→ **Passage to read**

start

What does this mean us, as forward-leaning leaders?
We are being increasingly required to hold space for diverse mind-sets, teams and stakeholder ecosystems to open-up, sense into, and co-create with the creative rhythms of Life. This is humbling and courageous work.
As leaders we need to become artful at how we sense flow in our own experience of life, and also create space for the void of not-knowing, of regenerative renewal, of deep creative insight which fertilises our flow. We need to be courageous enough to open up to moments of grace amid the everyday busyness.
The space between the notes is what gives the music its rhythm and depth.
When we reduce down our spaces, we commodify the music, we de-soul our work and cut ourselves off from the very well-spring we so urgently need to be tapping into amid these tumultuous times.
Holding space enables a deeper, wiser consciousness to shine through from the depths within us, within our teams, within Nature all-about-us; it enhances, enriches and rejuvenates our being-and-knowing which can percolate into our relations, team dynamics, meeting conventions and decision-making protocols.
It is in these containers-of-space that we allow our personal wills’ to attune with the deeper Will, Grace and Wisdom of Nature-Life-Universe. Prof. Peter Hawkins calls this important work ‘creating the space for grace’: space for small groups to enter into deep inquiry, where new insights emerge through the space between people, amid the generative field – not simply the social field but the implicate field of Nature. Graceful generative dialogue invites us into a deeper receptivity where we open ourselves up with Open Heart, Open Mind, Open Will (to use Otto Scharmer’s Theory U phrasing) in order to become more in-tune with the emerging future forming here in this pregnant moment. Hence, the leader’s artfulness in holding these spaces provides the vital midwifery for the living organisation to adequately renew, enliven and evolve amid multi-dimensional change.
“One of the primary correlates of success is the quality of the ‘container’ that [the] leader generates first in themselves, and then in turn opens and holds for others.” Dr Nick Udall, leadership specialist
In this way, as leaders we allow the organisation-as-living-system to find its natural resonance, while attuning with the Dance of Life. We shift the consciousness of the organisation from that of a machine sweating its assets into a living emergent system continuously inter-relating with a wider ecosystem of economic, social and environmental relations. In-so-doing we allow the organisation’s evolutionary purpose, its unique niche or flow-form, to tune-in and sing uniquely and beautifully in the world. Then the consciousness of the organisation itself feeds-back and enhances, revitalises, calls-forth, the consciousness of its participants: we resonate coherently within the collective, and the collective resonance of the organisation helps enhance our individual potential for greatness. Our individual tunes are not undermined in any way; it is their brilliance and uniqueness that makes-up the resonant field of the living organisation. Our presence-and-flow enhances the organisation’s flow, which in turn, enhances our ability to flow and co-create richer meaning in the world through the power of the collective. A reinforcing feedback loop is set entrain whereupon the organisation comes alive as a purposeful contribution to the evolution of Life, rather than unwittingly undermining the wellbeing of the majority of its employees and the wider fabric of our world.

end

[Saved data entries]
start

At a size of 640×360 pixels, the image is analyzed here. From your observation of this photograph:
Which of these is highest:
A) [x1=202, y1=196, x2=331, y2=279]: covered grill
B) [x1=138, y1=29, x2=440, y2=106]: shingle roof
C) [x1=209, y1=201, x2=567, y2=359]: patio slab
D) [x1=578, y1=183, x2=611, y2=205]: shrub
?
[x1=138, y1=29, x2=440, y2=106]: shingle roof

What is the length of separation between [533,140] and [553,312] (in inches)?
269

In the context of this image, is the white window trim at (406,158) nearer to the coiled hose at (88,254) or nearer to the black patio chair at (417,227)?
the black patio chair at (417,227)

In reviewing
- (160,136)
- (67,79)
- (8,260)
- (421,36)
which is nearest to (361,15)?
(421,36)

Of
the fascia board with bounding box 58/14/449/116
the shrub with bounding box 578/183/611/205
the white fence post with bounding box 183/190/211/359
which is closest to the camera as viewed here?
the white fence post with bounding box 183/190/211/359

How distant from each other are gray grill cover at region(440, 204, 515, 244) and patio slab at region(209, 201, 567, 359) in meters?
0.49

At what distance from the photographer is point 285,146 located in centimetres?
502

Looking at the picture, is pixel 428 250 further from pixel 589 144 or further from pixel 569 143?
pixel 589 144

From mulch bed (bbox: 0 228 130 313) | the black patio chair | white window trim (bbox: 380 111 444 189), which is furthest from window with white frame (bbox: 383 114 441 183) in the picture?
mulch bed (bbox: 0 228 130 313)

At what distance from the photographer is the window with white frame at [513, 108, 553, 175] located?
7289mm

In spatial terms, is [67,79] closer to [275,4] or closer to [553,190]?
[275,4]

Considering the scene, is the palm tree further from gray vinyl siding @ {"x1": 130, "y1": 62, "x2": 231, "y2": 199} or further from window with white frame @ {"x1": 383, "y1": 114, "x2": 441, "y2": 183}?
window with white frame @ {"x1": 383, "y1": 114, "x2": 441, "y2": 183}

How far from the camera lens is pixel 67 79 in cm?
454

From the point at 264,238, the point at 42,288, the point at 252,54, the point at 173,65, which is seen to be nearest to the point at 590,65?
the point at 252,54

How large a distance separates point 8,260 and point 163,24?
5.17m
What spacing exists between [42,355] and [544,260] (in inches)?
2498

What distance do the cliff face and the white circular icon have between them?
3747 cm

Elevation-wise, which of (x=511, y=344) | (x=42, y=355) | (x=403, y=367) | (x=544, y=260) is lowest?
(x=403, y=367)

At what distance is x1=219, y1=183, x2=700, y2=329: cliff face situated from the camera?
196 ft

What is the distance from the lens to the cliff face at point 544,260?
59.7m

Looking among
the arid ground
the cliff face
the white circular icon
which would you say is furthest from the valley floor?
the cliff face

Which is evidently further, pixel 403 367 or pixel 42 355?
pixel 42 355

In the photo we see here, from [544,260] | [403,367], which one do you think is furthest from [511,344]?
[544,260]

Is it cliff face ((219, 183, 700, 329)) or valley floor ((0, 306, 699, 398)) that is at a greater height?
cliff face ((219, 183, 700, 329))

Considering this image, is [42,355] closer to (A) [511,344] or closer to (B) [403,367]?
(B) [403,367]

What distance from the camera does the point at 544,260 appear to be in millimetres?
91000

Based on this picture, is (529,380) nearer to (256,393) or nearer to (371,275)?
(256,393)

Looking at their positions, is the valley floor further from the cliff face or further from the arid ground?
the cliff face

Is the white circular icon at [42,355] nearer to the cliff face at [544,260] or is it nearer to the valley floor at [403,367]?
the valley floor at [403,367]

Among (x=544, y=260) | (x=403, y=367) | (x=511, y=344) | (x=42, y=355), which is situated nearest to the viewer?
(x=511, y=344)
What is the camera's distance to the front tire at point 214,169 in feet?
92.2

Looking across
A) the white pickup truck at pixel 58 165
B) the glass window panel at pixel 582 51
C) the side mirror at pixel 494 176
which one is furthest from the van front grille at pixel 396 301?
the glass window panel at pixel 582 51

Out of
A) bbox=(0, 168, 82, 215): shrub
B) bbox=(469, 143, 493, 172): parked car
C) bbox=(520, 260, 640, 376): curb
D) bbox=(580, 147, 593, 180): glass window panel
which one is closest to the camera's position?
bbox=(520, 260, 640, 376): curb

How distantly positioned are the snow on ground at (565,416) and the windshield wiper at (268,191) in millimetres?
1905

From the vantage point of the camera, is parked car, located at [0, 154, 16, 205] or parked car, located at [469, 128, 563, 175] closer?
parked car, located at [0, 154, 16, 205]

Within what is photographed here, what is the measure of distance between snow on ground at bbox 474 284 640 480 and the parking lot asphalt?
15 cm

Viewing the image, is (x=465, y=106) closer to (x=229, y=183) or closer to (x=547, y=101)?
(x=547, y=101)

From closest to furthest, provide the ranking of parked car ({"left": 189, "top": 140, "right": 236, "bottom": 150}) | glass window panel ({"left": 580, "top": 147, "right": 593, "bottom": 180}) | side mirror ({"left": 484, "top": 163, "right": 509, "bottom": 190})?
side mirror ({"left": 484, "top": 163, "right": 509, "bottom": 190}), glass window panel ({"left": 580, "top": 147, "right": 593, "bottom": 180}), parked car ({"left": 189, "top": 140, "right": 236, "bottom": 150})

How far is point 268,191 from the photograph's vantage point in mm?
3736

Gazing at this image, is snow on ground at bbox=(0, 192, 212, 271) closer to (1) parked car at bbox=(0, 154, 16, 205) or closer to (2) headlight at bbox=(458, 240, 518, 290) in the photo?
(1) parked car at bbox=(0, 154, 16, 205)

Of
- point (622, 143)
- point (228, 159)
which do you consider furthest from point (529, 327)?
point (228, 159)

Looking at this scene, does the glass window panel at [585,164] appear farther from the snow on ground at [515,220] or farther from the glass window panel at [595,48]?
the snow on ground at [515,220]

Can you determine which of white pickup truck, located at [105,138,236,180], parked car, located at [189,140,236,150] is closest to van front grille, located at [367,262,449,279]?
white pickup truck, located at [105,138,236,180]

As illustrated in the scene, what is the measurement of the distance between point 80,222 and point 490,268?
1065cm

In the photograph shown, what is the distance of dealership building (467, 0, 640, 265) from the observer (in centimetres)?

end

→ **Stated exercise**
In one to three sentences, explain why the leadership passage says the leader's artfulness in holding space is vital for the organization.

→ **Correct response**
Such spaces let small groups enter deep inquiry, where new insights emerge through the space between people and participants open themselves to become more in tune with the emerging future. For that reason, the passage says the leader's skill in holding these spaces provides the vital midwifery for the living organisation to renew, enliven and evolve amid multi-dimensional change.